Tendons fabriqués à partir de cellules souches humaines cultivées en laboratoire : une thérapie révolutionnaire possible

Tendons Fabriqués à Partir De Cellules Souches Humaines Cultivées En

Une équipe de recherche internationale a créé des bio-tendons parfaitement fonctionnels à base de cellules souches humaines. Thérapie révolutionnaire possible.

Crédit : Département de biomédecine des systèmes, TMDU

Tendons biologiques créés en laboratoire à partir de cellules souches humaines capables de remplacer efficacement les vrais tendons lors de tests sur des modèles animaux. Comme les lésions de ces tissus conjonctifs – qui relient les os et les muscles – mettent beaucoup de temps à cicatriser et que souvent les thérapies adoptées n’aboutissent pas aux résultats escomptés, surtout à long terme, des bio-tendons produits en laboratoire capables de remplacer/ réparer ceux qui sont endommagés pourrait grandement améliorer la qualité de vie des patients. La chirurgie pourrait être particulièrement intéressante pour les sportifs de haut niveau, qui ont un risque significativement plus élevé de blessure aux tendons et aux ligaments.

Les tendons développés en laboratoire ont été développés par une équipe de recherche internationale dirigée par des scientifiques de divers départements de l’Université de médecine et de dentisterie de Tokyo (TMDU), qui ont collaboré étroitement avec des collègues du centre de recherche et du département de médecine moléculaire du Scripps Research Institute of La Jolla (États-Unis). Les scientifiques, coordonnés par le professeur Hiroki Tsutsumi de l’université japonaise, ont obtenu ce résultat extraordinaire à partir de cellules somatiques adultes humaines, qui ont été transformées en cellules souches pluripotentes induites (iPSC). Ce sont des cellules connues pour leur capacité à se différencier en n’importe quelle autre cellule de notre corps.

Les scientifiques ont différencié les cellules souches humaines en cellules souches mésenchymateuses (iPSC-MSC) et les ont ensuite transfectées avec le soi-disant Mohawk (Mkx); c’est un facteur de transcription « qui favorise l’expression des gènes impliqués dans la formation des tendons et guide donc la différenciation des cellules souches en cellules tendineuses », ont expliqué les auteurs de l’étude dans un communiqué. Les cellules obtenues, appelées Mkx-iPSC-MSC, ont été organisées dans un système de culture 3D particulier, qui est étiré mécaniquement lors de la prolifération pour obtenir un véritable bio-tendon avec une matrice extracellulaire alignée. En termes simples, les cellules souches humaines peuvent développer des structures biologiques très similaires aux tendons qui se développent naturellement dans le corps.

Pour tester l’efficacité de ces bio-tendons, le professeur Tsutsumi et ses collègues les ont testés dans un modèle de rupture du tendon d’Achille chez la souris. Après implantation, le tendon de remplacement a montré des propriétés mécaniques similaires à celles d’un vrai tendon intact six semaines après l’opération. « Les résultats étaient passionnants », ont écrit les auteurs de l’étude.
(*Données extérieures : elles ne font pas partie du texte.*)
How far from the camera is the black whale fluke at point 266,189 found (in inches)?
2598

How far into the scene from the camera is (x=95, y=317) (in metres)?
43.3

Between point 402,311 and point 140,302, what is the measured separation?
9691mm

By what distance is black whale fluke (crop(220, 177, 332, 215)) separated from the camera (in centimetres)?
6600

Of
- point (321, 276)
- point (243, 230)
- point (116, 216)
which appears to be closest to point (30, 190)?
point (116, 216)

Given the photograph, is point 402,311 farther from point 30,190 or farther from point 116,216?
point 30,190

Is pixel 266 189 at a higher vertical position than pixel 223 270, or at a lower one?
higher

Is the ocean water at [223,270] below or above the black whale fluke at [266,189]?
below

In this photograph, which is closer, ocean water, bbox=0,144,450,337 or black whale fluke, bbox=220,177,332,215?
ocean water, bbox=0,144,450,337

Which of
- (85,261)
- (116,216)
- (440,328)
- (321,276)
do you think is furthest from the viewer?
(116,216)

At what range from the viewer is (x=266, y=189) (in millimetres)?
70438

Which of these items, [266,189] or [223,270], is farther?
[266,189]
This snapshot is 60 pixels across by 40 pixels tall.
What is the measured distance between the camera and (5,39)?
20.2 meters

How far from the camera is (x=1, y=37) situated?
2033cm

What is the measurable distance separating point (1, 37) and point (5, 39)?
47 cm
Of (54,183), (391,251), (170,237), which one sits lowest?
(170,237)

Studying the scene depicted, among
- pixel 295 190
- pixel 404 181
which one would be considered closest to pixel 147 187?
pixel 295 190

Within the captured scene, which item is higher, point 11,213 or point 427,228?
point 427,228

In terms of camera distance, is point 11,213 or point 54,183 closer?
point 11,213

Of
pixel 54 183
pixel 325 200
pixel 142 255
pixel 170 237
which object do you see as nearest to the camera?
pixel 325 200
Pour rendre ce résultat encore plus significatif, le fait que le bio-tendon a attiré de véritables cellules tendineuses de rongeurs dans la zone de l’implant, capables d’améliorer encore la réparation des dommages et d’intégrer le tissu.

« Nous avons montré que les bio-tendons dérivés de cellules souches pluripotentes induites par l’homme ont des propriétés mécaniques et biologiques similaires aux tendons normaux et peuvent être entièrement intégrés relativement rapidement après transplantation dans un modèle murin, ce qui en fait une stratégie intéressante pour une application clinique dans les lésions tendineuses. La prochaine étape vers des essais cliniques serait de les tester sur de grands modèles animaux pour évaluer leur capacité en biomatériaux à plus grande échelle », a déclaré le Dr Hiroshi Asahara, co-auteur de l’étude. Avant les tests sur l’homme, il faudra donc encore du temps. Les détails de la recherche « Generation of a tendon-like fabric from human iPS cells » ont été publiés dans la revue scientifique spécialisée Journal of Tissue Engineering.